Open PGDneedoffer opened 3 years ago

PGDneedoffer commented 3 years ago

Is it convenient to provide reasoning files?

ahmed-nady commented 3 years ago

I did demo.py to run the inference on a single image and visualize the results on it. you can get it at https://github.com/ahmed-nady/Deformable-DETR

olivierp99 commented 3 years ago

hello @ahmed-nady could you tell me what inference speed do you have and with what gpu?

thanks in advance

ahmed-nady commented 3 years ago

Inference speed on image size provided in the code (800) is 110 ms roughly and the GPU used is Tesla V100-SXM2

swlfsj commented 3 years ago

代码(800)中提供的图像大小推断速度大约为110毫秒,所使用的GPU为Tesla V100-SXM2

please to ask How could I add class tags and prediction probability to the prediction box, thanks

ahmed-nady commented 3 years ago

In demo.py line 182, you can set the wanted threshold as keep = scores[0] > 0.35. For class tags, line 184 provides you with tags of detected objects labels = labels[0, keep]. Also, you can filter the unwanted class.

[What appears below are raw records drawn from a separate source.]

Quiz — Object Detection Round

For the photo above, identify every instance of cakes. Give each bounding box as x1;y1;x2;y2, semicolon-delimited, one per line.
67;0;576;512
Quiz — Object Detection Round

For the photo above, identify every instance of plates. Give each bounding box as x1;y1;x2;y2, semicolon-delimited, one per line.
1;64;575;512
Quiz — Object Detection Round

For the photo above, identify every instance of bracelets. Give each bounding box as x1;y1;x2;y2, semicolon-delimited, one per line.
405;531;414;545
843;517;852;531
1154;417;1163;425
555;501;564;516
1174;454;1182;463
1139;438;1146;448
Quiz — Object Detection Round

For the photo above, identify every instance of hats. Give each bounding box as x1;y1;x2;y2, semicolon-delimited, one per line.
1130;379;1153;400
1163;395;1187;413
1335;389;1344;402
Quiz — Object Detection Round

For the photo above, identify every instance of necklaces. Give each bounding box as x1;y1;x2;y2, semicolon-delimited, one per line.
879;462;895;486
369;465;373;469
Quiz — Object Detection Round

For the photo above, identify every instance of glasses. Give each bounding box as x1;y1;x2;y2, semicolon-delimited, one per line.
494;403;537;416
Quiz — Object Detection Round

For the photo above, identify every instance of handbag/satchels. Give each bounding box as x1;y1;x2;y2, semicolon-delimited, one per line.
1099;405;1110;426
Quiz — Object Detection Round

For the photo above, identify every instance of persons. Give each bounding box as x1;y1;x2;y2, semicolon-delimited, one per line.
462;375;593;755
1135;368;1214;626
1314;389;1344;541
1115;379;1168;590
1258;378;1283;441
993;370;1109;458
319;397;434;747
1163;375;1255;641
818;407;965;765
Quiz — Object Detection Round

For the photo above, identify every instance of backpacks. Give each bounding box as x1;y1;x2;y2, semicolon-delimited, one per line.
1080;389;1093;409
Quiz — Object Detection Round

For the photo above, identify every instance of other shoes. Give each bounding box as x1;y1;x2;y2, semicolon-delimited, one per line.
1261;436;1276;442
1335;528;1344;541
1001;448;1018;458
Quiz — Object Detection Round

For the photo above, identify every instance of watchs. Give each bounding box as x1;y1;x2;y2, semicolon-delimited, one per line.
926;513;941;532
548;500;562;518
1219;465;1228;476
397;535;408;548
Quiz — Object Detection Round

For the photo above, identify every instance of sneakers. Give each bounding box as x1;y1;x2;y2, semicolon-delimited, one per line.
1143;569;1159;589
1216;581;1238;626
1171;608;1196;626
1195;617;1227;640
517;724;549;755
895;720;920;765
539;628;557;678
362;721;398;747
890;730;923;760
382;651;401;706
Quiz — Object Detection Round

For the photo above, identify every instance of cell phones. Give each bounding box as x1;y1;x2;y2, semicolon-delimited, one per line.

For the size of the input image, you can change it as required as in line 134, for example, this instruction makes your input be in size 800T.Resize(800)

aviadlazar commented 2 years ago

@ahmed-nady When I run demo.py I get the following message: error in ms_deformable_im2col_cuda: out of memory.

This error never appears during training or when I evaluate on epoch end, have you encountered this?